The caisson nearly always carried a very large net weight, usually about 870 tons. The concrete in the walls, which was added as the caisson was being sunk, was kept at about the elevation of the ground. There was generally a depth of from 5 to 20 ft. of water ballast on top of the roof of the working chamber. The air pressure in the working chamber was usually much less than the hydrostatic head outside the caisson. For example, the average air pressure in the south caisson during January, 1906, was 16-1/2 lb., while the average head was 62.5 ft., equivalent to 27 lb. per sq. in. Under these conditions, there was a continued but small leakage into the caisson of from 15,000 to 20,000 gal. per day.

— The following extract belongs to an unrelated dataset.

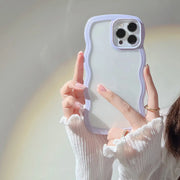 Person holding a phone case with a light purple border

In the rock the excavation was always carried from 2 to 5 in. outside the cutting edge. As soon as the cutting edge was cleared, bags of clay were placed under it in a well-tiered, solid pile, so that when the caisson was lowered the bags were cut through and most of the clay, bags and all, was squeezed back of the cutting edge between the rock and the caisson.
Table 1 shows the relation of the final position of the caissons to that designed.

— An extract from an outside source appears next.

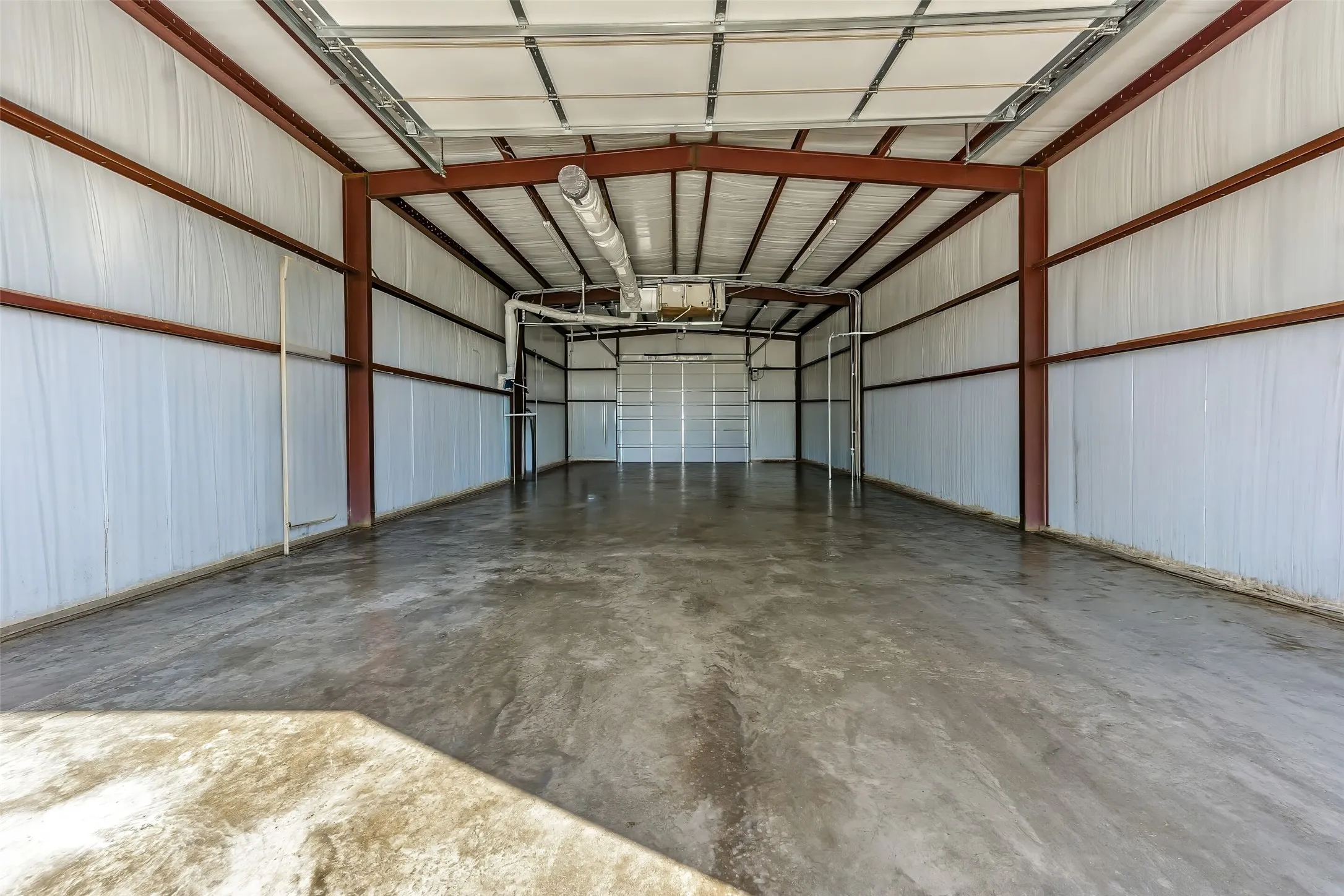Expansive clear-span commercial interior featuring a concrete floor, exposed steel framing, and corrugated metal walls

The cost of rock excavation in the caisson was $4.48 per cu. yd. for labor and $10.54 for top charges.
The bottom of the shaft is an inverted concrete arch, 4 ft. thick, water-proofed with 6-ply felt and pitch. As soon as the caisson was down to its final position and the excavation was completed, concrete was deposited on the uneven rock surfaces, brought up to the line of the water-proofing, and given a smooth 1-in. mortar coat. The felt was stuck together in 3-ply mats on the surface with hot coal-tar pitch. These were rolled and sent down into the working chamber, where they were put down with cold pitch liquid at 60° Fahr. Each sheet of felt overlapped the one below 6 in. The water-proofing was covered by a 1-in. mortar plaster coat, after which the concrete of the 4-ft. inverted arch was placed. While the water-proofing and concreting were being done, the air pressure was kept at from 30 to 33 lb. per sq. in., the full hydrostatic head at the cutting edge. After standing for ten days, the air pressure was taken off, and the removal of the roof of the working chamber was begun. The water-proofing was done by the Union Construction and Waterproofing Company.